- TASK DESCRIPTION: Check each line of the entries for "United" and report the ones that have it.
====== RECORDS PROVIDED
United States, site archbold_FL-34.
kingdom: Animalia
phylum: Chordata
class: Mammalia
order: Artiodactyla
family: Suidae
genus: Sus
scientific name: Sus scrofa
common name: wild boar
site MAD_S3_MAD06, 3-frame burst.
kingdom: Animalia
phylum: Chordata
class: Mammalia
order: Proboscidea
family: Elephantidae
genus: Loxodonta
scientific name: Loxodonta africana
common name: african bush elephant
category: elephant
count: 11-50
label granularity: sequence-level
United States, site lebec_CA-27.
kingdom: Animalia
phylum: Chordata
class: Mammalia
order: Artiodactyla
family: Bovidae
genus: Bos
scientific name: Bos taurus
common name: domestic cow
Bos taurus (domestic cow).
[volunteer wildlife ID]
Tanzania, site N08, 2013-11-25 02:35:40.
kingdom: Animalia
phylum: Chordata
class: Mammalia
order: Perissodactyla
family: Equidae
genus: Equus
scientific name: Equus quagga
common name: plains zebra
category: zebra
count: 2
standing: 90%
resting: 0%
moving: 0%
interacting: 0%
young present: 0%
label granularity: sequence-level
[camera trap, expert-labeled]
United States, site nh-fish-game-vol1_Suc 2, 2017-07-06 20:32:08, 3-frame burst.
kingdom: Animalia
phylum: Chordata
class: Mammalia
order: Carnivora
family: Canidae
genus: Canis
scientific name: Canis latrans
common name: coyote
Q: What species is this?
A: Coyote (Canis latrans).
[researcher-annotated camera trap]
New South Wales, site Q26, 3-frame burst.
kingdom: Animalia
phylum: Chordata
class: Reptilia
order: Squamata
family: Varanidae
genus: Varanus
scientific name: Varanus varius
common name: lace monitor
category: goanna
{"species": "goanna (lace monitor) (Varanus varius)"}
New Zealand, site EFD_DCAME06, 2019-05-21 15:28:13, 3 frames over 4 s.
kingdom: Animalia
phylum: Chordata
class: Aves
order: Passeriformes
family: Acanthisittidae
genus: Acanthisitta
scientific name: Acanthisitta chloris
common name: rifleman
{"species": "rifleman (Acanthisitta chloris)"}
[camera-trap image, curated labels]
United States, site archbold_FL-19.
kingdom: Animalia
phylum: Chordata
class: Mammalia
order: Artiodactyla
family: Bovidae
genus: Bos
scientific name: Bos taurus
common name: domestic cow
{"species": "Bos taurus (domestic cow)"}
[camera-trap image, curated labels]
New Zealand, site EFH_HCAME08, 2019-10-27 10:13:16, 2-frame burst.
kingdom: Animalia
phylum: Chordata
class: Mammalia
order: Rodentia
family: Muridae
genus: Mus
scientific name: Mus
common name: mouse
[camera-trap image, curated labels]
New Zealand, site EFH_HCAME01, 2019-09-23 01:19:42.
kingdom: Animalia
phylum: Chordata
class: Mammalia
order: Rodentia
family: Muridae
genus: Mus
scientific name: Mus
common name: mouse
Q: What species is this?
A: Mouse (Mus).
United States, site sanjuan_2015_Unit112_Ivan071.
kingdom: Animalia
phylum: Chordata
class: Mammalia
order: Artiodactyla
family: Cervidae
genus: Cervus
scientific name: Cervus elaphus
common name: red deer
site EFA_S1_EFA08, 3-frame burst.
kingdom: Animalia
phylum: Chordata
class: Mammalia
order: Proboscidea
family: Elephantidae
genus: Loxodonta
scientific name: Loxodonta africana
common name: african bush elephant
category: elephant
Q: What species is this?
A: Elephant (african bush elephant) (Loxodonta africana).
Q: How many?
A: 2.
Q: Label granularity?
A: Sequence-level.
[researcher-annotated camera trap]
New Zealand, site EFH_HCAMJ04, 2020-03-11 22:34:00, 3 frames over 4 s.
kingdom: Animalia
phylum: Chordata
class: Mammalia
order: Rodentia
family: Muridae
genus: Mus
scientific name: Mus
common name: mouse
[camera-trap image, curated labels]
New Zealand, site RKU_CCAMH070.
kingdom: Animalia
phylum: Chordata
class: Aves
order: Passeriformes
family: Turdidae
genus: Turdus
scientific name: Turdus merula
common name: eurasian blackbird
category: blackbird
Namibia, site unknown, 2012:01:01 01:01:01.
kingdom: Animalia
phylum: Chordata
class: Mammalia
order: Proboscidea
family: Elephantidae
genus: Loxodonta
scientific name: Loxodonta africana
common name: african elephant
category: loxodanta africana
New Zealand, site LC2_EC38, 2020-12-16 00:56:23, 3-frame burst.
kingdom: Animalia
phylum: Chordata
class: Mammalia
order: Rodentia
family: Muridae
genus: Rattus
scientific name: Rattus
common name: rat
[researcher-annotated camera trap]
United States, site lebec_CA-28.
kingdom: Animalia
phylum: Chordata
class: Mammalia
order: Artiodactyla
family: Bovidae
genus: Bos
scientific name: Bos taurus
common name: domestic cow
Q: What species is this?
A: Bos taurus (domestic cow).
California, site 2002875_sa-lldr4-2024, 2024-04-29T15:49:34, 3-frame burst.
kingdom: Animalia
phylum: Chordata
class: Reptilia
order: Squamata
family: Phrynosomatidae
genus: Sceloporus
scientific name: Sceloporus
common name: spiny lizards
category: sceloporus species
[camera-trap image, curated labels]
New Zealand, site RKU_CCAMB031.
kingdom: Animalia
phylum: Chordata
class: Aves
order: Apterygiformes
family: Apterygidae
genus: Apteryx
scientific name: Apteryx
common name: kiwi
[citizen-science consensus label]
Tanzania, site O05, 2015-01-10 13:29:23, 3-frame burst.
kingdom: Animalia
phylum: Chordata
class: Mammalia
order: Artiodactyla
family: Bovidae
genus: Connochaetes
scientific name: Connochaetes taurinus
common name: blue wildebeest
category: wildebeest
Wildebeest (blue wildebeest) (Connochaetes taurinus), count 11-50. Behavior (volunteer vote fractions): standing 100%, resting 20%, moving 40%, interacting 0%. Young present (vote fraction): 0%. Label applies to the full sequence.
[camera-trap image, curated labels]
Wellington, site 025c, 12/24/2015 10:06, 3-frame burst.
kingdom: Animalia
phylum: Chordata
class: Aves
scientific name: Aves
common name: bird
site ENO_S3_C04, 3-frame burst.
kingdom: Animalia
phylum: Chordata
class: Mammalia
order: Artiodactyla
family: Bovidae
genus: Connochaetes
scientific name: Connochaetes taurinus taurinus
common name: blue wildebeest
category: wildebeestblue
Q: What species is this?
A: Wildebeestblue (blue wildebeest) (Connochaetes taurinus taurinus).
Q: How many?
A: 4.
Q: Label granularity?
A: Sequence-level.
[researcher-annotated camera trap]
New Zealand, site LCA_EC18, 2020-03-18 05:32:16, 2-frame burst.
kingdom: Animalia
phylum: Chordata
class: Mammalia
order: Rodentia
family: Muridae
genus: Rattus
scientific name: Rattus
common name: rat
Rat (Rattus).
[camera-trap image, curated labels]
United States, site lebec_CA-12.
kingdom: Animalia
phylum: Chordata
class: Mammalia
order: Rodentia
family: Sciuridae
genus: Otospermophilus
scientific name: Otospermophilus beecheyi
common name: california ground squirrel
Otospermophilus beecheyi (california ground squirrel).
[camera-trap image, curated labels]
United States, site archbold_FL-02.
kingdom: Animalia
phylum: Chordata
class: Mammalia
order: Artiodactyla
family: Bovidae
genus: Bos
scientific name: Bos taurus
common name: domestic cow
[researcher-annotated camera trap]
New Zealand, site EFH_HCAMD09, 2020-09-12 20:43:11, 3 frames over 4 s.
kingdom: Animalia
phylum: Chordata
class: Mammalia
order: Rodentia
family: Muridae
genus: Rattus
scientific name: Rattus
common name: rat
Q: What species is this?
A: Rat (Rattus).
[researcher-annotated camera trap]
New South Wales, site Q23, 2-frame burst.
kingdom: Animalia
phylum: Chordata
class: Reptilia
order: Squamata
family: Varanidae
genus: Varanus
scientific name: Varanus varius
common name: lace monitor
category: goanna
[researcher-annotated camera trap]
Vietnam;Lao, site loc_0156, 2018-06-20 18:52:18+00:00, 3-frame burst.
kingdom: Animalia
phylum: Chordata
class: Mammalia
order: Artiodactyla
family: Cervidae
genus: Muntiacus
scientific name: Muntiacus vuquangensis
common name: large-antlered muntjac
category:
============
- OUTPUT BELOW:
United States, site archbold_FL-34.
United States, site lebec_CA-27.
United States, site nh-fish-game-vol1_Suc 2, 2017-07-06 20:32:08, 3-frame burst.
United States, site archbold_FL-19.
United States, site sanjuan_2015_Unit112_Ivan071.
United States, site lebec_CA-28.
United States, site lebec_CA-12.
United States, site archbold_FL-02.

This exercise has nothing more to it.